[START]
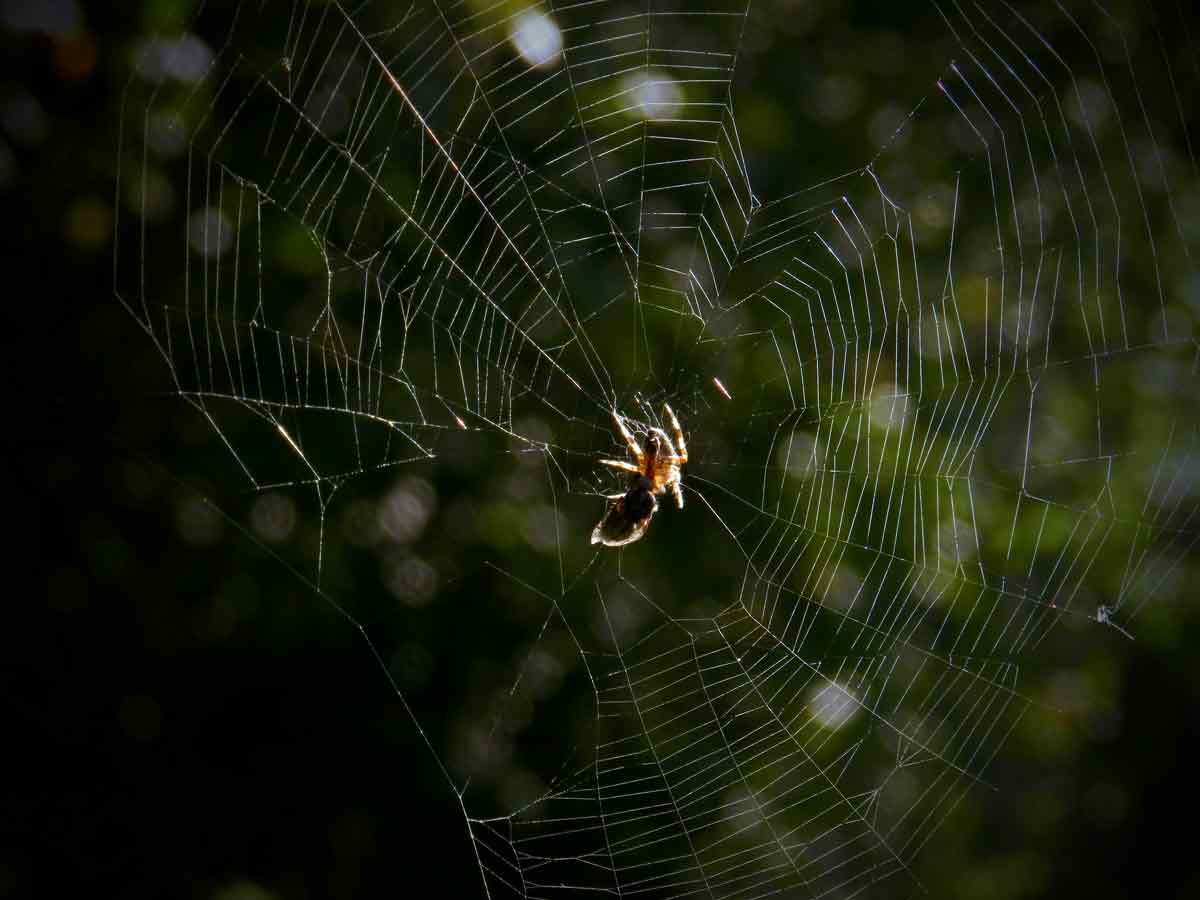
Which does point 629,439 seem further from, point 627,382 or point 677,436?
point 627,382

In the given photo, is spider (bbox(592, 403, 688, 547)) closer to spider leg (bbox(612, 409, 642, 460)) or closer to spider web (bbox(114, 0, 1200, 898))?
spider leg (bbox(612, 409, 642, 460))

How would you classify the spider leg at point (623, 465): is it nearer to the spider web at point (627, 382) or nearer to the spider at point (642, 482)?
the spider at point (642, 482)

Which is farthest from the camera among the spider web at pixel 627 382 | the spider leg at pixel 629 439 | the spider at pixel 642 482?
the spider web at pixel 627 382

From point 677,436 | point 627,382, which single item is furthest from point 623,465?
point 627,382

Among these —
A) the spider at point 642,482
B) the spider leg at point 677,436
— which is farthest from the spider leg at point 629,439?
the spider leg at point 677,436

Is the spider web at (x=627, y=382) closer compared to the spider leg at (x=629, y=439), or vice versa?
the spider leg at (x=629, y=439)

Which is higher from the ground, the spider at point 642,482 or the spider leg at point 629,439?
the spider leg at point 629,439

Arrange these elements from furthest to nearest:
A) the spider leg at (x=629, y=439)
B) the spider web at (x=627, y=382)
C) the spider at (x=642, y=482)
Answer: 1. the spider web at (x=627, y=382)
2. the spider leg at (x=629, y=439)
3. the spider at (x=642, y=482)
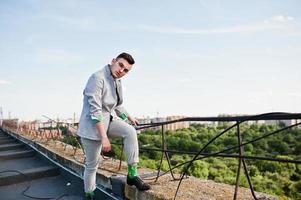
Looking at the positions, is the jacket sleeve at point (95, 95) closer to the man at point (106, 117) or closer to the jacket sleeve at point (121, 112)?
the man at point (106, 117)

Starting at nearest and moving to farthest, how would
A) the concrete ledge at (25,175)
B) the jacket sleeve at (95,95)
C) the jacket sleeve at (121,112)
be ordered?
the jacket sleeve at (95,95) → the jacket sleeve at (121,112) → the concrete ledge at (25,175)

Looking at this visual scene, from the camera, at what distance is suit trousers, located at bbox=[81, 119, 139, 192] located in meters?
2.66

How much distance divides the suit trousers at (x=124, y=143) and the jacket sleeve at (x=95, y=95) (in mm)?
260

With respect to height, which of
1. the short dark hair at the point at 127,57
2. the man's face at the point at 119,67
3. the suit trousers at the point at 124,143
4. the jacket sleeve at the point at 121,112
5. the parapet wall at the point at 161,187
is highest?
the short dark hair at the point at 127,57

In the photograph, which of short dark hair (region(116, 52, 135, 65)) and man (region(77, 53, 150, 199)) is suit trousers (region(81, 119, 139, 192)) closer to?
man (region(77, 53, 150, 199))

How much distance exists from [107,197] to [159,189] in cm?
70

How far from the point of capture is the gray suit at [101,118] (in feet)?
8.41

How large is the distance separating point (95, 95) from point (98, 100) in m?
0.05

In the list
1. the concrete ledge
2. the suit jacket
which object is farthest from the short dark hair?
the concrete ledge

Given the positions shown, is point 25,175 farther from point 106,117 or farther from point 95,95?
point 95,95

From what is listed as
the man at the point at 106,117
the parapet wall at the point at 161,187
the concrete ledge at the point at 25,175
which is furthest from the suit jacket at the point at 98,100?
the concrete ledge at the point at 25,175

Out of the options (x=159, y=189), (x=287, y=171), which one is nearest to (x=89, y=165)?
(x=159, y=189)

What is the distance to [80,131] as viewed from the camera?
270 cm

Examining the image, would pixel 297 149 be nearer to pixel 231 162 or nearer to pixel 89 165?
pixel 231 162
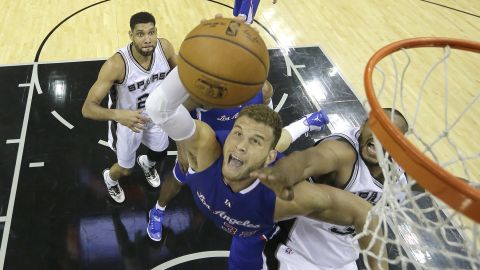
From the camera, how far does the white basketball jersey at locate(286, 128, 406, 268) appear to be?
7.68 ft

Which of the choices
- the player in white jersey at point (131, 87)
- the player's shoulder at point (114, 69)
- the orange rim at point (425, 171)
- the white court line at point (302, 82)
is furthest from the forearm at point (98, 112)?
the white court line at point (302, 82)

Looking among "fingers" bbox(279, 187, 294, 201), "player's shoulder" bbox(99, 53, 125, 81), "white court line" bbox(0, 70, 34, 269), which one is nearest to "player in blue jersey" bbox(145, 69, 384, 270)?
"fingers" bbox(279, 187, 294, 201)

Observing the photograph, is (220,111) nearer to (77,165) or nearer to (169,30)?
(77,165)

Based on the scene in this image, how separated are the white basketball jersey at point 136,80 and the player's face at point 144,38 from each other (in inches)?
4.5

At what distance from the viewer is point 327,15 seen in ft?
22.8

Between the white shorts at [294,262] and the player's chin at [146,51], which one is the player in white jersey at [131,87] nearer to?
the player's chin at [146,51]

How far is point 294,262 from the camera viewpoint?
8.86ft

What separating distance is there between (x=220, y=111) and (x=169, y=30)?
342 cm

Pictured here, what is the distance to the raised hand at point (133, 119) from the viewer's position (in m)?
2.64

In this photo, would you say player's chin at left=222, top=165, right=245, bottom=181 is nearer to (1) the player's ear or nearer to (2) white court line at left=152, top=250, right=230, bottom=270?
[END]
* _Problem description_
Retype exactly, please, each line from the line that contains "Based on the" through the last line of the entries above, with nothing added.

* _The reply_
Based on the scene in this image, how separated are the white basketball jersey at point 136,80 and the player's face at point 144,38 from each other (in inches)?
4.5

At what distance from the viewer is point 327,15 seen in ft?
22.8

Between the white shorts at [294,262] and the player's chin at [146,51], which one is the player in white jersey at [131,87] nearer to?
the player's chin at [146,51]

How far is point 294,262 from the camera viewpoint?
8.86ft

What separating distance is there between (x=220, y=111) and (x=169, y=30)?
342 cm

Pictured here, what is the distance to the raised hand at point (133, 119) from the viewer's position (in m)?
2.64

In this photo, would you say player's chin at left=222, top=165, right=245, bottom=181 is nearer to (1) the player's ear or nearer to (2) white court line at left=152, top=250, right=230, bottom=270?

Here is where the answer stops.